Well, here's a solution, but it's not pretty.

As noted in my answer to Cover time chess board (king), there is in principle no difficulty in answering this question. Calculating the expected cover time of the set of patterns $\cal S$ reduces to calculating the expected hitting time of every possible non-empty subset $A$ of $\cal S$:

$$\mathbb{E}(\text{cover time})=\sum_A (-1)^{|A|-1} \mathbb{E}(T_A)\tag1$$

These hitting times are defined by $T_A=\inf(n\geq 0: X_n\in A)$. These, in turn, can be found using a technique from Section 14.3 (Patterns III) of Problems and Snapshots from the World of Probability by Blom, Holst, and Sandell.

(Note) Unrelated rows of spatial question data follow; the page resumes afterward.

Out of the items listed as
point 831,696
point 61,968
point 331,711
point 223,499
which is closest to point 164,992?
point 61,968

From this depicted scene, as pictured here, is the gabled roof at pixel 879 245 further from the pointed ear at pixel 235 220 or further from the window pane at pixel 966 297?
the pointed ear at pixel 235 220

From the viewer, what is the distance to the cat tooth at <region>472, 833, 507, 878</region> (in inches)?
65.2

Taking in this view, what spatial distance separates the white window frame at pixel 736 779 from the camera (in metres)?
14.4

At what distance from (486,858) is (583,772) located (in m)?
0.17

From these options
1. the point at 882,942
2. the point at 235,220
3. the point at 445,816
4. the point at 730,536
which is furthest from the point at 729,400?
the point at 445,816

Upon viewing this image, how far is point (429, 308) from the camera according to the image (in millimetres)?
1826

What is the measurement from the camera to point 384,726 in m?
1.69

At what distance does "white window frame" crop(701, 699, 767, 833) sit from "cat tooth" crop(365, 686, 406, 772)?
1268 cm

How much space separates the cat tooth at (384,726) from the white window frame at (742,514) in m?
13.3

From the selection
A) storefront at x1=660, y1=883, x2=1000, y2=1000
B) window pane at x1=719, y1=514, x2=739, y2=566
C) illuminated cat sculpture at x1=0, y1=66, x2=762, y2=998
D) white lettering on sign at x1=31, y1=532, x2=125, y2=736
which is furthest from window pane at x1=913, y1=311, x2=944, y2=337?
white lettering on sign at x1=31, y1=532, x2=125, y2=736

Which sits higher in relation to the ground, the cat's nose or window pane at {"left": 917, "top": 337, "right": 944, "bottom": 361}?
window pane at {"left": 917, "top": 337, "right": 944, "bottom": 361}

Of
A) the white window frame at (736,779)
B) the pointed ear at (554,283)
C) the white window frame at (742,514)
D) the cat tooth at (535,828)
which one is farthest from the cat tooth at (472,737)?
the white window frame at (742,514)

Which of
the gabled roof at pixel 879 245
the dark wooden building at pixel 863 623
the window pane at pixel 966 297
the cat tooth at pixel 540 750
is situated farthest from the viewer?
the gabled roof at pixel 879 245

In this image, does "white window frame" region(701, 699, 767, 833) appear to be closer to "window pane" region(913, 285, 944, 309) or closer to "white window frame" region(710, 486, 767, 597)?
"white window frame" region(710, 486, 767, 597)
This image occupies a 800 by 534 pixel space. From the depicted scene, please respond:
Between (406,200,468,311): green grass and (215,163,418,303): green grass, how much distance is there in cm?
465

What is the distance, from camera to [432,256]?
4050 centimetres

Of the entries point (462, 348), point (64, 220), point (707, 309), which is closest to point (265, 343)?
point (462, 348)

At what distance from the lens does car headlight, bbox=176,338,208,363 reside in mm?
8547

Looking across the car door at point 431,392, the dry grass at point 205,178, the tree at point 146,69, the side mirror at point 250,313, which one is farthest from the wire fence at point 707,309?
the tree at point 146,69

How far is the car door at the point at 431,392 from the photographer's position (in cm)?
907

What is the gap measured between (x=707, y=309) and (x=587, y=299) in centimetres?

For instance with strings of length two we find $$\mathbb{E}(T_{00,01,10,11})=2$$ $$\mathbb{E}(T_{00,01,10})=\mathbb{E}(T_{01,10,11})=5/2,\quad \mathbb{E}(T_{00,10,11})= \mathbb{E}(T_{00,01,11})=9/4$$ $$\mathbb{E}(T_{00,01})=\mathbb{E}(T_{00,10})=\mathbb{E}(T_{00,11})=\mathbb{E}(T_{01,10})=\mathbb{E}(T_{01,11})=\mathbb{E}(T_{10,11})=3$$ $$\mathbb{E}(T_{00})=\mathbb{E}(T_{11})=6,\quad \mathbb{E}(T_{01})=\mathbb{E}(T_{10})=4$$

Plugging all this information into (1), we find that the expected time to see all four patterns $00,01,10$, and $11$ is $19/2=9.5$.

Just for fun, I've calculated the expected time to see all eight patterns of length three to be ${89259/ 3640}= 24.5217$.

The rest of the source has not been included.